Aquella ancestral asociación mental de “crimen y castigo” logró mantener durante centurias, a no importaba que sociedad, viviendo dentro de un pacto tan silencioso como incuestionable de que aquel que la hace, la paga. Un dato social nada menor, si atendemos a la estricta necesidad de un grupo humano que, para coexistir y convivir en paz y respeto de uno para el otro, la regla de oro del comportamiento individual debía acatar esta media estricta, pero igualmente benéfica y garante de la correcta interacción social. Se hacía verdad aquello de que mi libertad termina donde comienza la libertad del otro.

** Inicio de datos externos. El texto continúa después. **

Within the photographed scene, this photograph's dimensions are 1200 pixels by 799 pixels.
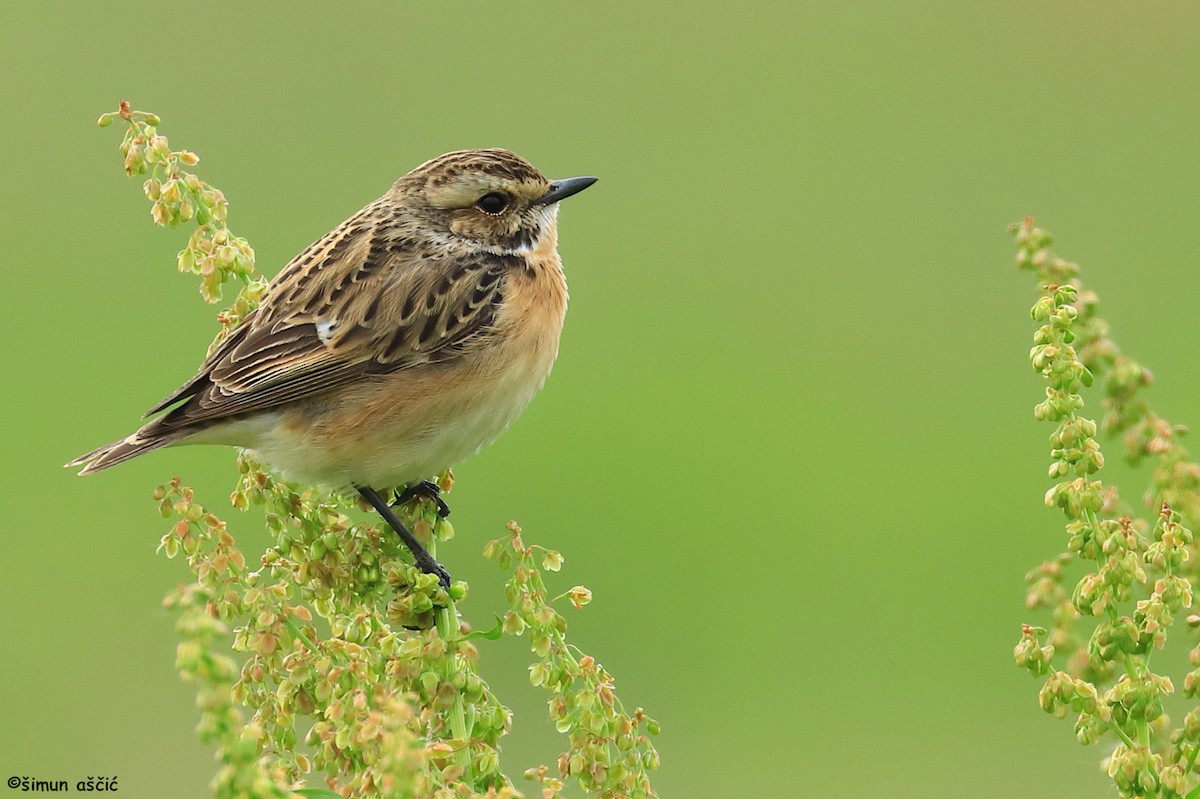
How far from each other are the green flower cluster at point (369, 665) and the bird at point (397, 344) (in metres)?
1.18

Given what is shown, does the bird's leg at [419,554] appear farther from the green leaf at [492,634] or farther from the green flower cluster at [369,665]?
the green leaf at [492,634]

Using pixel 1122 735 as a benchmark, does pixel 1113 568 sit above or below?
above

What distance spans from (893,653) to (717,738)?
A: 1631mm

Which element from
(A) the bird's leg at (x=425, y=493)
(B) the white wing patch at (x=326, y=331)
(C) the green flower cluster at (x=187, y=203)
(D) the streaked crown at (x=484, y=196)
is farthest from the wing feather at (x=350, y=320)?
(C) the green flower cluster at (x=187, y=203)

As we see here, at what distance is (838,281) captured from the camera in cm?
1984

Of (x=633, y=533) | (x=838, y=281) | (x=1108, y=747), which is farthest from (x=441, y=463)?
(x=838, y=281)

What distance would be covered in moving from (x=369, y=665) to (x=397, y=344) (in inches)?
110

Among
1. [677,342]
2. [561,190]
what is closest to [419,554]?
[561,190]

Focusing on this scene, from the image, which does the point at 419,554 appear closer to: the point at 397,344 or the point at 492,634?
the point at 397,344

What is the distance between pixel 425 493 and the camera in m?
5.89

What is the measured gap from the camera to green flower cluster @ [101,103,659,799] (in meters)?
3.02

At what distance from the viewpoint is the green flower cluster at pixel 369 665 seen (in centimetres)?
302

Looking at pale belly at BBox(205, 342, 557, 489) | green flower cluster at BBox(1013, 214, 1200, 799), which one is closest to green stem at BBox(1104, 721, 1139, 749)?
green flower cluster at BBox(1013, 214, 1200, 799)

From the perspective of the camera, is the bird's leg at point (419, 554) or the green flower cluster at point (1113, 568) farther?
the bird's leg at point (419, 554)
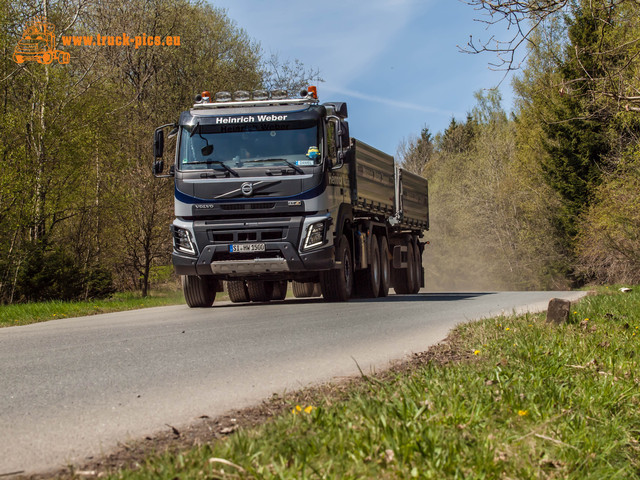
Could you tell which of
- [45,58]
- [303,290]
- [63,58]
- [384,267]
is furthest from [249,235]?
[63,58]

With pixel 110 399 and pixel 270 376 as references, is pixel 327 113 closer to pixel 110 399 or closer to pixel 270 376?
pixel 270 376

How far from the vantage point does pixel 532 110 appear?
39438mm

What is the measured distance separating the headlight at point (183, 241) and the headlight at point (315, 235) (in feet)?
6.74

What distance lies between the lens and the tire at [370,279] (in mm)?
17953

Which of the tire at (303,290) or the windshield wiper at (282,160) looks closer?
the windshield wiper at (282,160)

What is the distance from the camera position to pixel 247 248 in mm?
14203

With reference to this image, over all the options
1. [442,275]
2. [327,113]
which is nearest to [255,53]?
[327,113]

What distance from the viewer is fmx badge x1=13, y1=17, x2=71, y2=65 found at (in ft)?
68.1

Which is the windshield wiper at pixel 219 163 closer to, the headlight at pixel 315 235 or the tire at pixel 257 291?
the headlight at pixel 315 235

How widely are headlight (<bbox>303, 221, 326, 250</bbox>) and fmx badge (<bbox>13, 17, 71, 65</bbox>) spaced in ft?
35.5

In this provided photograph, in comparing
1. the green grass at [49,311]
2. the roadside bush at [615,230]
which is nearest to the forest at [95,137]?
the green grass at [49,311]

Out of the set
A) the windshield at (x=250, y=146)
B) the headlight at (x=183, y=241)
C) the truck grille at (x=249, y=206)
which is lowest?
the headlight at (x=183, y=241)

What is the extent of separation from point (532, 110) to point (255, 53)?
46.8 ft

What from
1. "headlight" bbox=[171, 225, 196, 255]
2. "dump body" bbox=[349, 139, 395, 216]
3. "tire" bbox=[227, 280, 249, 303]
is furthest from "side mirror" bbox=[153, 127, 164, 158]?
"dump body" bbox=[349, 139, 395, 216]
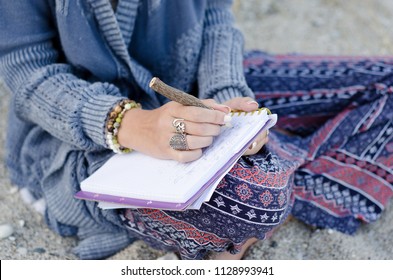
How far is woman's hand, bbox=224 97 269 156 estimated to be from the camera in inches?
44.3

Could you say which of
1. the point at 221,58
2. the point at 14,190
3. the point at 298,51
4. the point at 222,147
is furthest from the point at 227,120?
the point at 298,51

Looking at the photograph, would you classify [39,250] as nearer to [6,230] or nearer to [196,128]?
[6,230]

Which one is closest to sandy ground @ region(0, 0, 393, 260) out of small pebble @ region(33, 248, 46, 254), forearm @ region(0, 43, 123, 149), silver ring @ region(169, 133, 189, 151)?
small pebble @ region(33, 248, 46, 254)

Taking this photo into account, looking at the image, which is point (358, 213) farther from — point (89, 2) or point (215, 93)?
point (89, 2)

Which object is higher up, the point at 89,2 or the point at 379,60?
the point at 89,2

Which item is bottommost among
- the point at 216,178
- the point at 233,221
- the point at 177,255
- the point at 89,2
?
the point at 177,255

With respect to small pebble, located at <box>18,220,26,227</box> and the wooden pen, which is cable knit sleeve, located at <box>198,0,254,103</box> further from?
small pebble, located at <box>18,220,26,227</box>

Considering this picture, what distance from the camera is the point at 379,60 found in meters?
1.48

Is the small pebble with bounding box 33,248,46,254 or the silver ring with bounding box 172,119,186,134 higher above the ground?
the silver ring with bounding box 172,119,186,134

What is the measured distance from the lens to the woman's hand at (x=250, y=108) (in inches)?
44.3

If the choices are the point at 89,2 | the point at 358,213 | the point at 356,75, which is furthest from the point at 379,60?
the point at 89,2

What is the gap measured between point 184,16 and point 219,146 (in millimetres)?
417
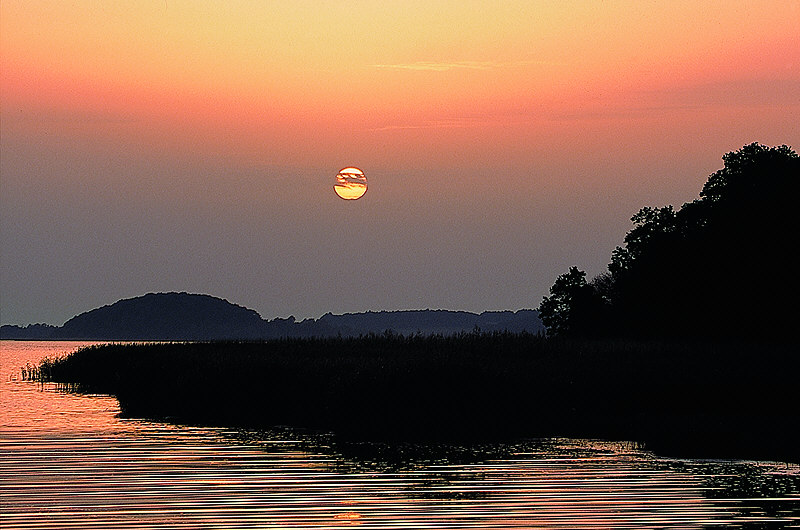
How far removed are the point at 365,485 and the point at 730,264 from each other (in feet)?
159

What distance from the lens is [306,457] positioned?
88.6 feet

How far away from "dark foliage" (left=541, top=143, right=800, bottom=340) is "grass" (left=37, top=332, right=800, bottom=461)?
12.7 meters

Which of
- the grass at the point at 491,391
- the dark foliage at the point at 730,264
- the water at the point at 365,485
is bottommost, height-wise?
the water at the point at 365,485

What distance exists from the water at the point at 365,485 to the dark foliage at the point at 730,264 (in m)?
39.3

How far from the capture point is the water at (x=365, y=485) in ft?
60.8

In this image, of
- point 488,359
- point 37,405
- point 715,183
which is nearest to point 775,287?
point 715,183

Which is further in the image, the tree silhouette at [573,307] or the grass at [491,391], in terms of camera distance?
the tree silhouette at [573,307]

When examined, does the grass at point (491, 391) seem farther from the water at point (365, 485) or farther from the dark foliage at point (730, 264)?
the dark foliage at point (730, 264)

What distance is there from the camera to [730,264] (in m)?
66.2

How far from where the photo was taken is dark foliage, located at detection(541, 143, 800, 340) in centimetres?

Un supuesto ético y moral de aplicación universal.
El pasado de nuestros sistemas creados para garantizar Ley y justicia, orden y respeto, paz y convivencia digna y equitativa, quedó marcado por una idea fundante de mantener indisociables los dos fueros que no podrían existir sino recíprocamente: el fuero interno -moralidad, ética, rectitud de conciencia- y el fuero externo -la Ley (positiva o del Estado), el sistema normativo y Judicial, aparato penitenciario y políticas explícitas estatales de procuración e impartición de Justicia-, con validez y aplicabilidad para todos, sin excepción. Esta asociación indisoluble fundó la vigencia social del Estado de Derecho.
También es verdad que una asociación tal de principios legales y morales fueron derivando en verdaderas ideologías de dominación social, de modo que en los estados teocráticos o dominados por un poder religioso particular, así fuera de influencia mundial, la esfera de lo estrictamente moral o ético quedó vinculado a un poder político civil o laico, que produjo la fusión estructural de “la cruz y la espada” “o de la media luna y la cimitarra”, cuyos excesos y toma de decisión exclusiva de nivel jerárquico central, pervirtió los sistemas de justicia en aras y al servicio de los poderes fácticos dominantes de una sociedad. Se disolvió la distinción de los fueros interno y externo.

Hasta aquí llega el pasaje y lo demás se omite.